You are given a directed graph of n nodes numbered from 0 to n - 1, where each node has at most one outgoing edge.

The graph is represented with a given 0-indexed array edges of size n, indicating that there is a directed edge from node i to node edges[i]. If there is no outgoing edge from node i, then edges[i] == -1.

Return _the length of the longest cycle in the graph_. If no cycle exists, return -1.
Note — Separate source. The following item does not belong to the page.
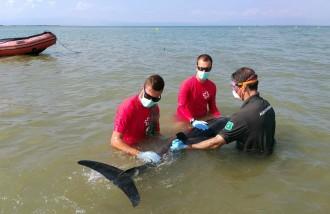 Vés a: Jornada intensa per a intentar salvar un dofí encallat a la platja de Riumar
A cycle is a path that starts and ends at the same node.

 

Example 1:

Input: edges = [3,3,4,2,3]
Output: 3
Explanation: The longest cycle in the graph is the cycle: 2 -> 4 -> 3 -> 2.
The length of this cycle is 3, so 3 is returned.

Example 2:

Input: edges = [2,-1,3,1]
Output: -1
Explanation: There are no cycles in this graph.

 

Constraints:

• n == edges.length
• 2 <= n <= 105
• -1 <= edges[i] < n
• edges[i] != i

Solutions

Solution 1: Traverse Starting Points

We can traverse each node in the range $[0,..,n-1]$. If a node has not been visited, we start from this node and search for adjacent nodes until we encounter a cycle or a node that has already been visited. If we encounter a cycle, we update the answer.

The time complexity is $O(n)$ and the space complexity is $O(n)$, where $n$ is the number of nodes.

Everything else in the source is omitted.